The person who came up with the term RAG is the first to admit it’s not a great name.
“We definitely would have put more thought into the name had we known our work would become so widespread,” says Patrick Lewis, the lead author of the 2020 paper that coined the term. Originally an AI research scientist for Meta, he now leads a RAG team at AI startup Cohere, according to a blog post by NVIDIA. “We always planned to have a nicer sounding name, but when it came time to write the paper, no one had a better idea.”
Aside from it being an unappealing word, RAG is a term already used in IT project management, for red, amber or green to indicate the progress of various tasks. But the AI meaning for the term has stuck.
What is RAG?
But what is RAG? It stands for retrieval-augmented generation, and like so many things these days, it’s related to generative AI and how to overcome the limitations of large language models (LLMs).
“RAG provides a way to optimize the output of an LLM with targeted information without modifying the underlying model itself; that targeted information can be more up-to-date than the LLM as well as specific to a particular organization and industry,” according to Oracle. “That means the generative AI system can provide more contextually appropriate answers to prompts as well as base those answers on extremely current data.”
In other words, RAG does just what its name suggests: It improves GenAI results by augmenting them from additional data that it retrieves from someplace else.
Why is RAG Important?
But why do companies want it?
“Organizations want AI tools that use RAG, because it makes those tools aware of proprietary data without the effort and expense of custom model training,” according to GitHub. “RAG also keeps models up to date. When generating an answer without RAG, models can only draw upon data that existed when they were trained. With RAG, on the other hand, models can leverage a private database of newer information for more informed responses.”
In particular, it’s thought that RAG can reduce the likelihood of GenAI systems from “hallucinating” or making things up. “RAG has shown promise in reducing false information outputted by LLMs in domain-specific contexts, because RAG involves retrieving the appropriate document for the LLM to base its response on,” according to the legal database blog JD Supra, noting that researchers at Stanford University previously found that legal AI tools hallucinated 58%-82% of the time on legal queries.
That said, RAG is no panacea — even with it, Stanford researchers found that hallucination still occurs in approximately 17%-34% of responses, JD Supra says.

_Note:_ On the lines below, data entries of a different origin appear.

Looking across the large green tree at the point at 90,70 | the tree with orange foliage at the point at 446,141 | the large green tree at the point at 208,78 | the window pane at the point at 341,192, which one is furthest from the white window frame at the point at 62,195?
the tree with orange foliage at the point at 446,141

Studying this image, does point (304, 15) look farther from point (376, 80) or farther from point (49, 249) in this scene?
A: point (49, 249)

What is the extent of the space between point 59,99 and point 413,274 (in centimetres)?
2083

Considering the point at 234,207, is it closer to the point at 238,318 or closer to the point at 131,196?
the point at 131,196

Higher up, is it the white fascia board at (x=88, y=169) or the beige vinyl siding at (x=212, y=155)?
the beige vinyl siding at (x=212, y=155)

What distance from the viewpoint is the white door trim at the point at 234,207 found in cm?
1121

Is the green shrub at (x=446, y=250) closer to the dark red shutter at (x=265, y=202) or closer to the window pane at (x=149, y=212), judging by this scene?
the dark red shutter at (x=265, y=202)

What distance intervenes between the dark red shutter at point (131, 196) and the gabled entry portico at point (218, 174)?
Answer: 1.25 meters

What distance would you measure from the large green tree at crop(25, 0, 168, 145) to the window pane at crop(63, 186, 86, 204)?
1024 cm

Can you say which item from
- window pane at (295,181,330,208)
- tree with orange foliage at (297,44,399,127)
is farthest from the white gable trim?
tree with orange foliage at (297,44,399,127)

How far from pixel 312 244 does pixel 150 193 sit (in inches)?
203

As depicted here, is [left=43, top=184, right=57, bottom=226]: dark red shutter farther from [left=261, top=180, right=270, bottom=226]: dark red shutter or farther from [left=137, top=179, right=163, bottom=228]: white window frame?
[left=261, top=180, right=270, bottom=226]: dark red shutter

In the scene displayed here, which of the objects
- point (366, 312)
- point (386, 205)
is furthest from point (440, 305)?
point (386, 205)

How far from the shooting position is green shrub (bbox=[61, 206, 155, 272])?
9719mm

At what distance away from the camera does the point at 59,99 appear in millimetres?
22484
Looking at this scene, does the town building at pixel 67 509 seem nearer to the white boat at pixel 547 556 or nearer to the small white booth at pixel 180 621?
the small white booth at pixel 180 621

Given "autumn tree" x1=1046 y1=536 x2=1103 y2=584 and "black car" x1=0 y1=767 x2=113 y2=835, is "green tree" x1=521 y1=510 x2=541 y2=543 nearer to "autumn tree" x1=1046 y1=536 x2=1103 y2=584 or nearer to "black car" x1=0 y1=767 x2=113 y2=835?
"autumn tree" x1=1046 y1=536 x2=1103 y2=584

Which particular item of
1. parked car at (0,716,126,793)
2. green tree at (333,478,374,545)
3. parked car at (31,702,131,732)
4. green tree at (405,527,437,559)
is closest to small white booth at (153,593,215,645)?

Other benefits include the ability of companies in highly regulated or highly secure industries, such as law, health care and defense, use intellectual property, to be able to use GenAI without having to train an LLM using their data.
How Does RAG Work?
In its simplest form, RAG works by retrieving additional data from another source and providing it to the stored knowledge the LLM already has. However, there’s a lot more to it than that, according to AWS:
“When implementing a RAG-based application, two basic concepts must be understood: retrieval, the 'R' and generation, the 'G.' Although a lot of attention is often given to the generation part due to the popularity of LLMs, getting the most out of RAG really depends on having the best retrieval engine possible — full stop. For the retrieval part of RAG to work well, one has to carefully consider various steps and design choices for both the ingest flow and the query flow.”
That means, first, converting the data into a form the RAG system can read, and, second, breaking it up into bite-size “chunks” from which the RAG system derives data.
Other best practices include reducing the chunk size, increasing the chunk overlap, increasing the number of retrieved chunks and reranking data to make more relevant chunks more likely to be used, according to DataCamp.
And whatever external data sources the RAG system is using need to be carefully vetted and regularly updated, according to AWS. Providing additional contextual information doesn’t help if the additional information is itself incorrect or outdated.
When is RAG Done?
Organizations that want to use RAG need to take some steps ahead of time to ensure that the GenAI system has access to the additional data, GitHub says. First, the organization decides what additional information it wants its GenAI to be able to use. Those could include documents — in which case they then need to be indexed in a database where the RAG system has access to them ‚— or internet sources, in which case the RAG system needs to be told about them.
Then, the process works like this, according to GitHub:
- A user asks a question to the GenAI system.
- RAG uses the internal search engine to find relevant code or text from indexed files to answer that question.
- The internal search engine conducts a semantic search by analyzing the content of documents from the indexed repository, and then ranking those documents based on relevance.
- The GenAI system then uses RAG, which may also conduct a semantic search, to find and retrieve the most relevant snippets from the top-ranked documents.
- Those snippets are added to the prompt so the GenAI system can generate a relevant response for the user.
Where is RAG Implemented?
Here are some of the most common use cases for RAG, according to data and AI company Databricks:
- Question and answer chatbots: Adding RAG to chatbots means they can get more accurate answers from company documents and knowledge bases.
- Search augmentation: Incorporating LLMs with search engines that augment LLM-generated answers with search engine results can better answer informational queries with more nuanced or updated data and make it easier for users to find the information they need to do their jobs.
- Knowledge engine: Using company data, whether it’s information about customers or corporate information, means the company data can be used as context for LLMs and allow employees to get answers to their questions easily, including HR questions related to benefits and policies and security and compliance questions, or information specific to the company’s customers.